Town sues county for tax money

Joe Nikic

Town of North Hempstead officials said Thursday the town would sue Nassau County after the county withheld $1.3 million of the town’s sales tax revenue to counteract Fashion Institute of Technology reimbursement costs for the 2004-05 school year.

“The town will be taking legal action against the county to stop any further withholding of sales tax that the town is due,” Town of North Hempstead Spokeswoman Carole Trottere said. 

Last month, town officials authorized litigation against the county in the event that it withheld a portion of the town’s sales tax revenue.

But after the county sent a letter to the town’s comptroller’s office on March 7 notifying that it withheld $1,273,496.76, town officials said they would seek a court order blocking the county from the claim.

Trottere said she believed the court would rule that the town was due its sales tax revenue in its entirety. 
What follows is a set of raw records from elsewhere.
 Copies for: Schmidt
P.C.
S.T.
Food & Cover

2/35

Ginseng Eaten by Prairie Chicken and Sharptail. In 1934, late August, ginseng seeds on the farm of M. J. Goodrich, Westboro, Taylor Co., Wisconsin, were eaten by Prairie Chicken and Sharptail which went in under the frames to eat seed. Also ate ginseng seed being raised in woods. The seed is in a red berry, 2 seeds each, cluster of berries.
The state requires that counties pay a portion of tuition for community college students attending schools in other counties.

In 2010, the county began asking for tuition reimbursements from the towns of North Hempstead and Hempstead, as well as the cities of Long Beach and Glen Cove.
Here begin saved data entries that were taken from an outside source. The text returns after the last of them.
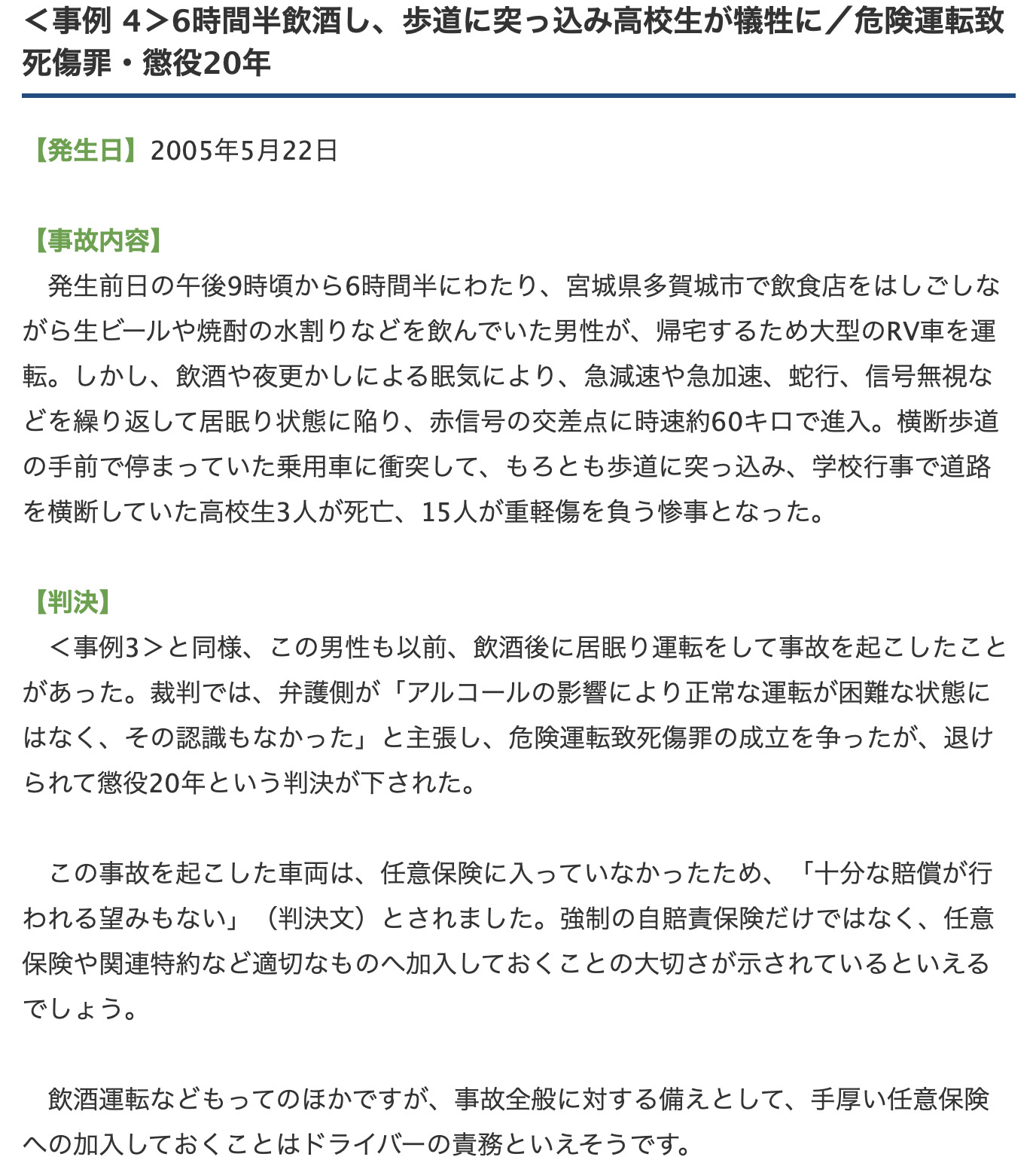 ＜事例 4＞6時間半飲酒し、歩道に突っ込み高校生が犠牲に／危険運転致死傷罪・懲役20年

【発生日】2005年5月22日

【事故内容】
発生前日の午後9時頃から6時間半にわたり、宮城県多賀城市で飲食店をはしごしながら生ビールや焼酎の水割りなどを飲んでいた男性が、帰宅するため大型のRV車を運転。しかし、飲酒や夜更かしによる眠気により、急減速や急加速、蛇行、信号無視などを繰り返して居眠り状態に陥り、赤信号の交差点に時速約60キロで進入。横断歩道の手前で停まっていた乗用車に衝突して、もろとも歩道に突っ込み、学校行事で道路を横断していた高校生3人が死亡、15人が重軽傷を負う惨事となった。

【判決】
＜事例3＞と同様、この男性も以前、飲酒後に居眠り運転をして事故を起こしたことがあった。裁判では、弁護側が「アルコールの影響により正常な運転が困難な状態にはなく、その認識もなかった」と主張し、危険運転致死傷罪の成立を争ったが、退けられて懲役20年という判決が下された。

この事故を起こした車両は、任意保険に入っていなかったため、「十分な賠償が行われる望みもない」（判決文）とされました。強制の自賠責保険だけではなく、任意保険や関連特約など適切なものへ加入しておくことの大切さが示されているといえるでしょう。

飲酒運転などもってのほかですが、事故全般に対する備えとして、手厚い任意保険への加入しておくことはドライバーの責務といえそうです。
Town Supervisor Judi Bosworth has said the county’s move to collect money from 2004 was “preposterous.”

FIT is a SUNY community college based in Manhattan and according to Newsday, Nassau and Suffolk counties pay about $10,000 per student in out-of-county fees.

Trottere said the county began taking some of the town’s sales tax revenue without asking, otherwise known as a “set off.”

In 2010, the town sued the county for taking the sales tax money, but in 2015, the state Court of Appeals ruled the county could use the “set off.”

During litigation, Trottere said, the Town of Hempstead found discrepancies in the amount it was being charged by the county.

This led to a second round of litigation that is still ongoing in which North Hempstead asked for an accounting of the claims to see how the amount of money was determined.

Trottere said the town has paid $4.5 million of the almost $5.8 million it has been charged by the county since 2010 through withheld sales tax revenue.

Last year, the county sent a letter to the town saying it intended to collect $5 million in reimbursement money for the school years between 2004 and 2009.